As before, we’ll start out with a type of Monster, but this type the method move_to_room() has a receiver type of Gc<Monster>. This doesn’t match cases 1, 2, or 3, so we proceed to case 4 and unwind by one adjustment. Since the most recent adjustment was to deref from Gc<Monster> to Monster, we are left with a type of Gc<Monster>. We now search again. This time, we match case 1. So the final result is Mob::move_to_room(victim, room). This last case is sort of interesting because we had to use the autoderef to find the method, but once resolution is complete we do not wind up dereferencing victim at all.

Finally, let’s see an error involving case 4. Imagine we modified the type of victim in our previous example to be &Monster and not Gc<Monster>:

fn flee_if_possible(victim: &Monster, room: &mut Room) {
  match room.find_random_exit() {
    None => { }
    Some(exit) => {

In this case, we would again unwind an adjustment, going from Monster to &Monster, but at that point we’d be stuck. There are no more adjustments to unwind and we never found a type Gc<Monster>. Therefore, we report an error like “the method move_to_room() expects a Gc<Monster> but was invoked with an &Monster”.

Inherent methods

Inherent methods can be “desugared” into traits by assuming a trait per struct or enum. Each impl like impl Foo is effectively an implementation of that trait, and all those traits are assumed to be imported and in scope.

Differences from today

Today’s algorithm isn’t really formally defined, but it works very differently from this one. For one thing, it is based purely on subtyping checks, and does not rely on the generic trait matching. This is a crucial limitation that prevents cases like those described in lack of backtracking from working. It also results in a lot of code duplication and a general mess.

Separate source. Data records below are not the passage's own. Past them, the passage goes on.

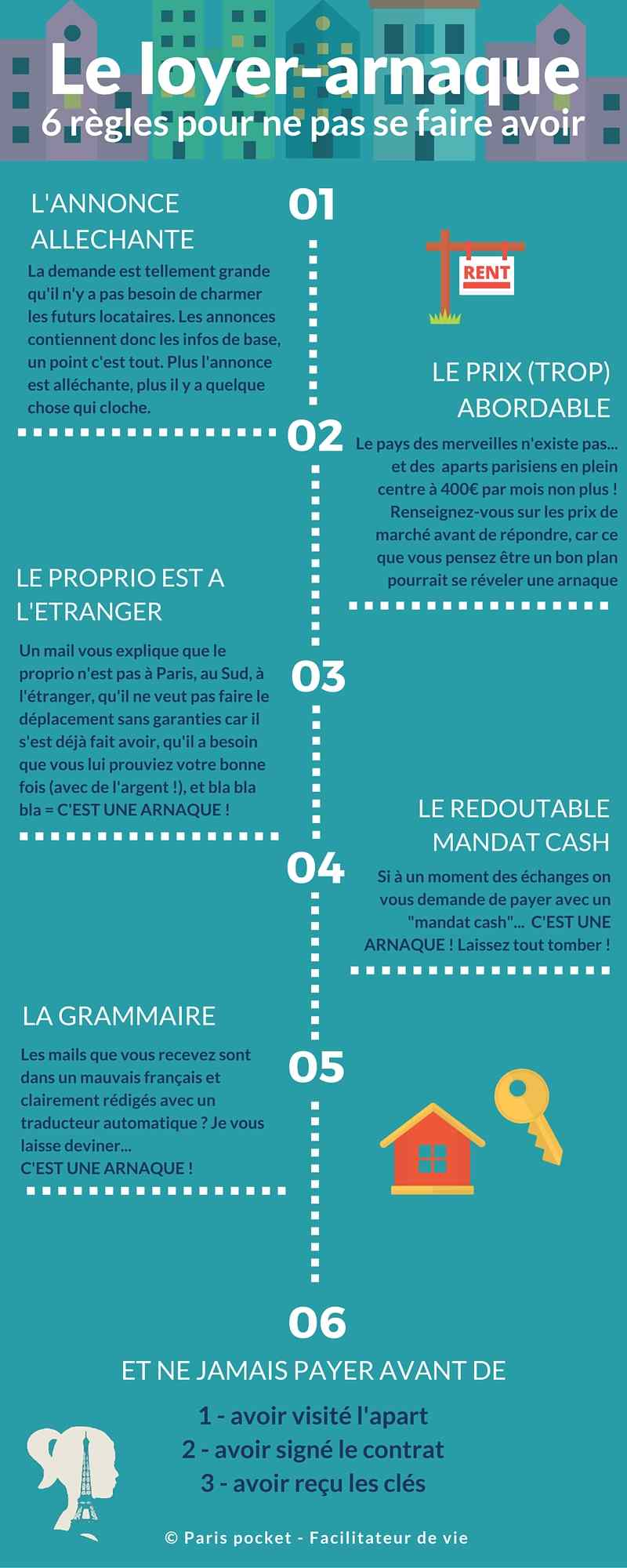 infographie_loyer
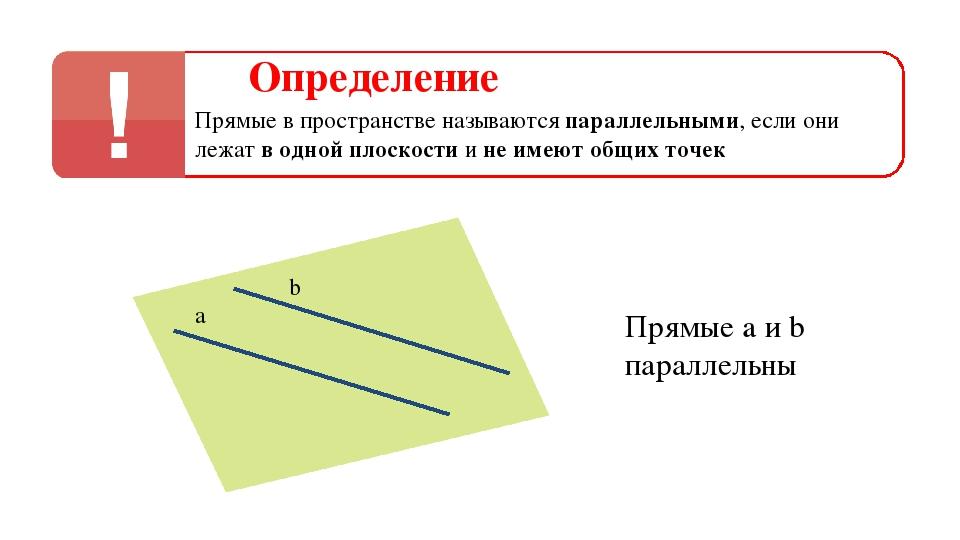 Прямые a и b параллельны а b β Определение Прямые в пространстве называются п...
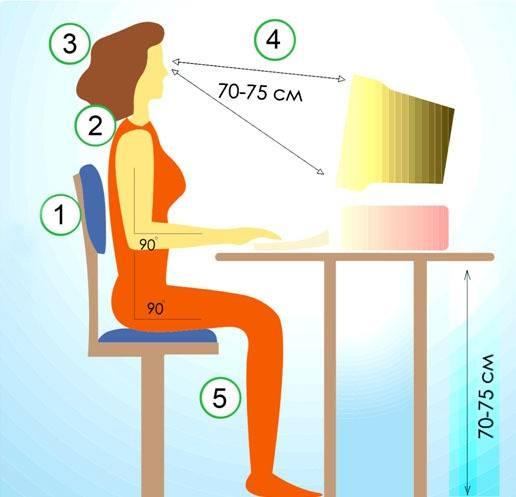 Как рассчитать расстояние от проектора до экрана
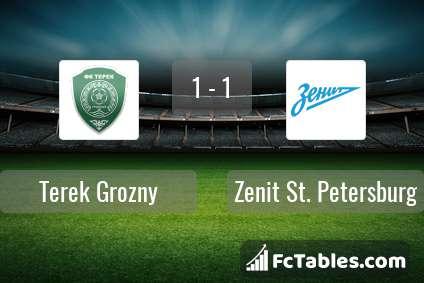 Podgląd zdjęcia Terek Grozny - Zenit St Petersburg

Interaction with vtables and type inference

One of the goals of this proposal is to remove the hokey distinction between early and late resolution. The way that this will work now is that, as we execute, we’ll accumulate a list of pending trait obligations. Each obligation is the combination of a trait and set of types. It is called an obligation because, for the method to be correctly typed, we must eventually find an implementation of that trait for those types. Due to type inference, though, it may not be possible to do this right away, since some of the types may not yet be fully known.

The semantics of trait resolution mean that, at any point in time, the type checker is free to stop what it’s doing and try to resolve these pending obligations, so long as none of the input type parameters are unresolved (see below). If it is able to definitely match an impl, this may in turn affect some type variables which are output type parameters. The basic idea then is to always defer doing resolution until we either (a) encounter a point where we need more type information to proceed or (b) have finished checking the function. At those times, we can go ahead and try to do resolution. If, after type checking the function in its entirety, there are still obligations that cannot be definitely resolved, that’s an error.

Ensuring crate concatenation

To ensure crate concentanability, we must only consider the Self type parameter when deciding when a trait has been implemented (more generally, we must know the precise set of input type parameters; I will cover an expanded set of rules for this in a subsequent RFC).

To see why this matters, imagine a scenario like this one:

trait Produce<R> {
    fn produce(&self: Self) -> R;

Now imagine I have two crates, C and D. Crate C defines two types, Vector and Real, and specifies a way to combine them:

struct Vector;
impl Produce<int> for Vector { ... }

Now imagine crate C has some code like:

fn foo() {
    let mut v = None;
    loop {
        if v.is_some() {
            let x = v.get().produce(); // (*)
        } else {
            v = Some(Vector);

At the point (*) of the call to produce() we do not yet know the type of the receiver. But the inferencer might conclude that, since it can only see one impl of Produce for Vector, v must have type Vector and hence x must have the type int.

However, then we might find another crate D that adds a new impl:

struct Other;
struct Real;
impl Combine<Real> for Other { ... }

This definition passes the orphan check because at least one of the types (Real, in this case) in the impl is local to the current crate. But what does this mean for our previous inference result? In general, it looks risky to decide types based on the impls we can see, since there could always be more impls we can’t actually see.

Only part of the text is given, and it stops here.